It did not win in the end, though it came very close indeed - so close that the Stirling jury made it the official runner-up at the announcement on November 19, the first time this has happened. Of course, this makes it all the more perplexing that it was very nearly ruled out of contention altogether. But as luck would have it, it had to face an extraordinary rival, and this was not Lord Foster's Berlin Reichstag, though that was prominently on the list.
The Media Centre at Lord's cricket ground, by architects Future Systems (Jan Kaplicky and Amanda Levete and their team) is a building as different from the mainstream as the Museum - but in what is, to fashion-conscious architects, the more acceptable "high-tech" mould. To describe it as a "pod on stilts" is to do it an injustice, since this expressive ovoid aluminium capsule very cleverly resolves the geometrical and visual complexities of the home of cricket. It is an eye on the game, a piece of equipment as much as a building, made in sections by boatwrights rather than builders.
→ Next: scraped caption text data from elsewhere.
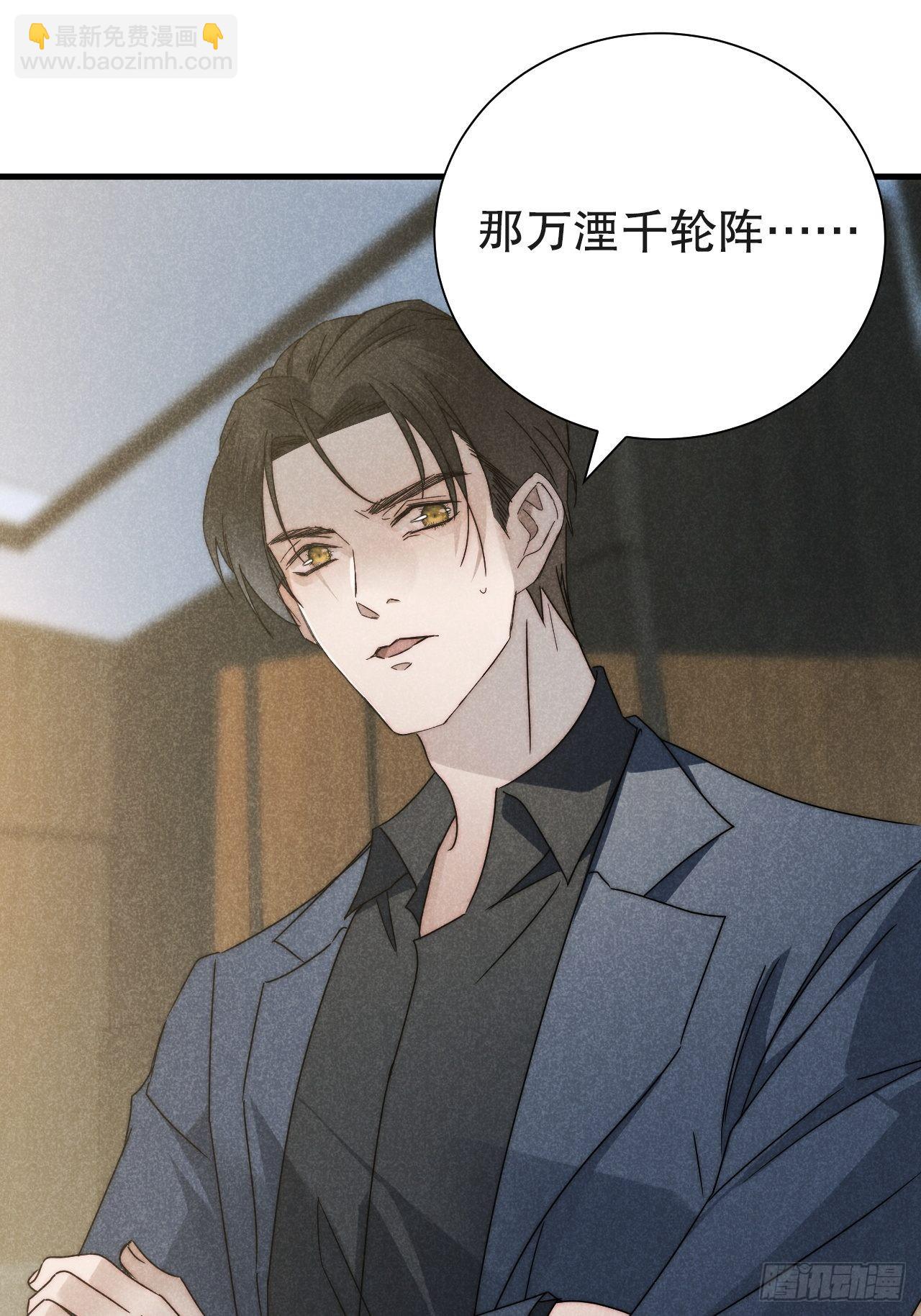 42.往来成古今-第44话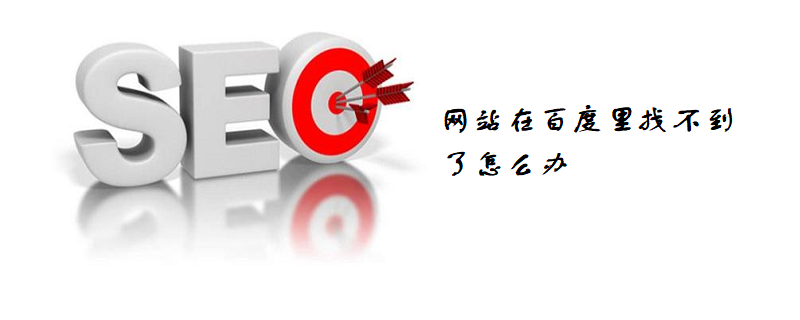 网站在百度里找不到了怎么办-第1张图片-王尘宇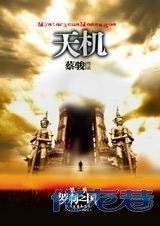 中国十大恐怖小说!每部都让你感觉脊背发凉、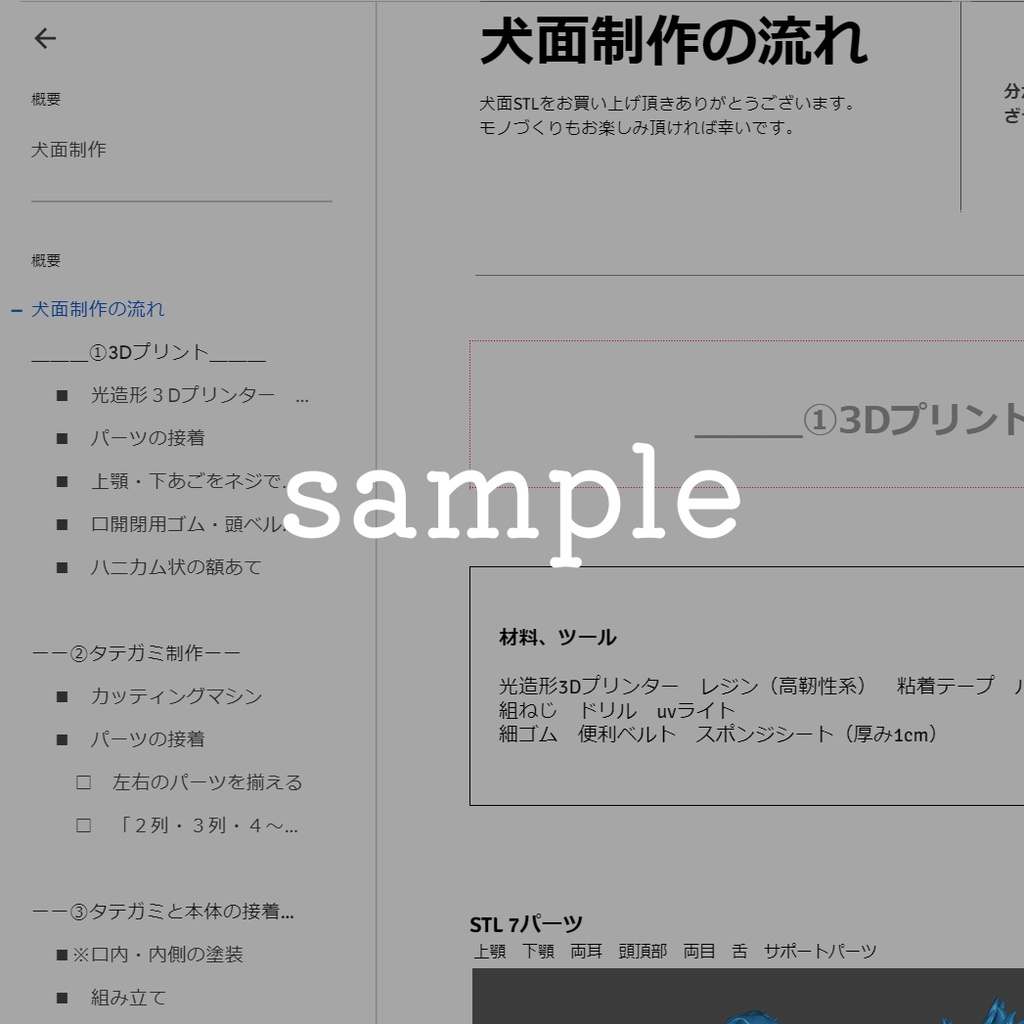 【STL】犬面【3Dプリント 用データ】
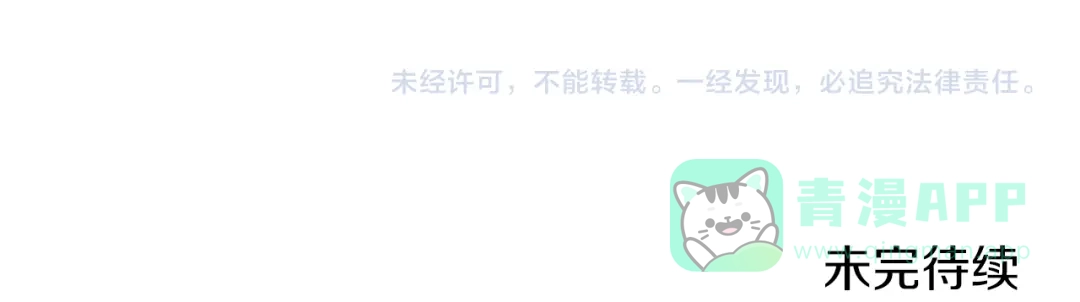 《反叛皇子的御用教师》第61话 袒露心意 第166页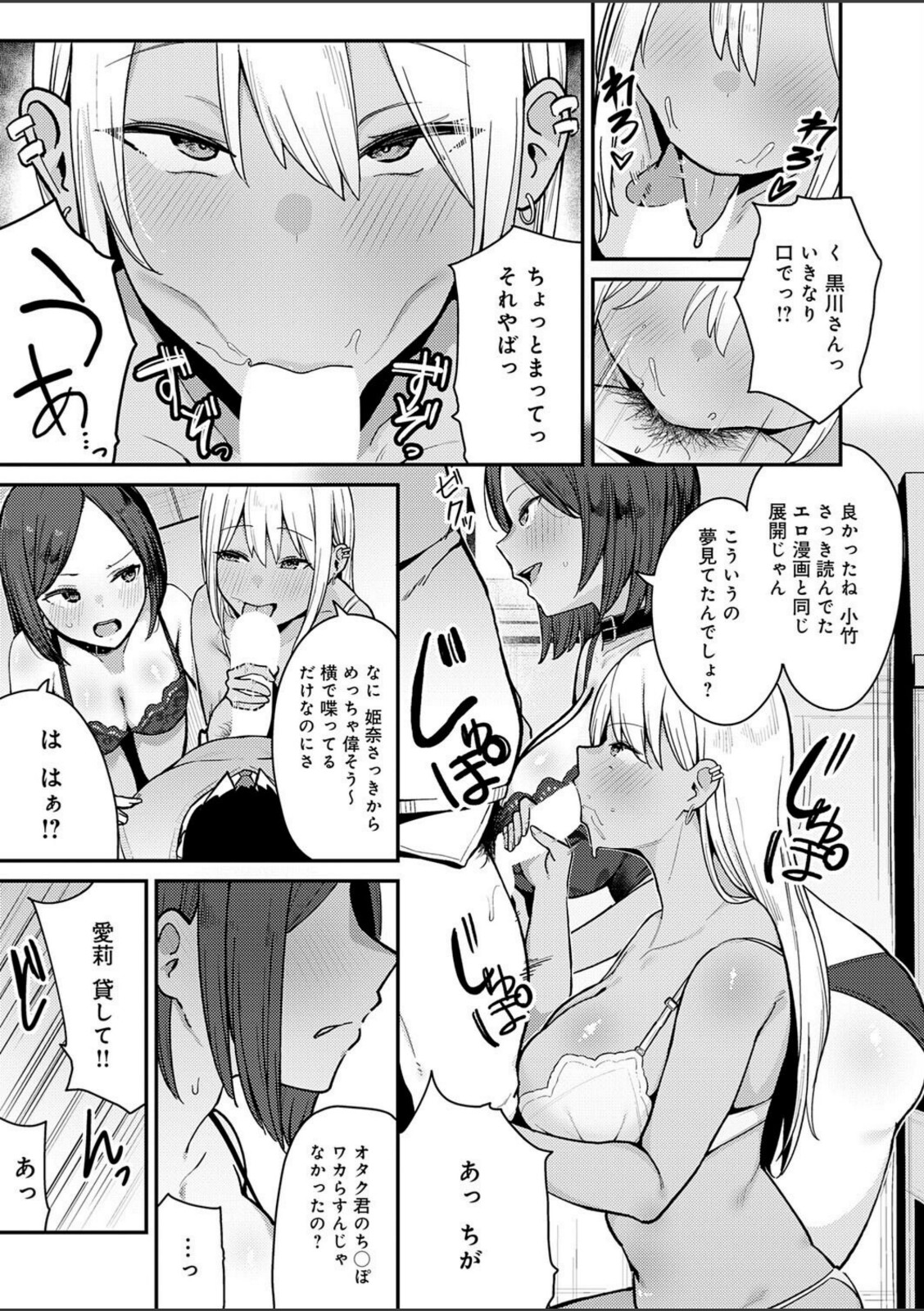 こわいよWギャル【たご坊】 画像7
Kaplicky and Levete are also deserving winners because they have struggled so hard for so long on a sequence of visionary buildings that never got built: now they are at last building for real, but they are scarcely wealthy. At first they intended not to turn up at the award ceremony in Glasgow, because of the cost of the trip from London. They may well also have feared disappointment after the let-downs of the past, but these are people for whom the £20,000 prize will make a real difference - and it is such people, rather than multi-millionaire establishment figures, that the creators of the Prize had in mind. I know that, because I was one of them. This year - which was so nearly disastrous for the Stirling - therefore turns out to be a vintage one. But it was a damned close-run thing.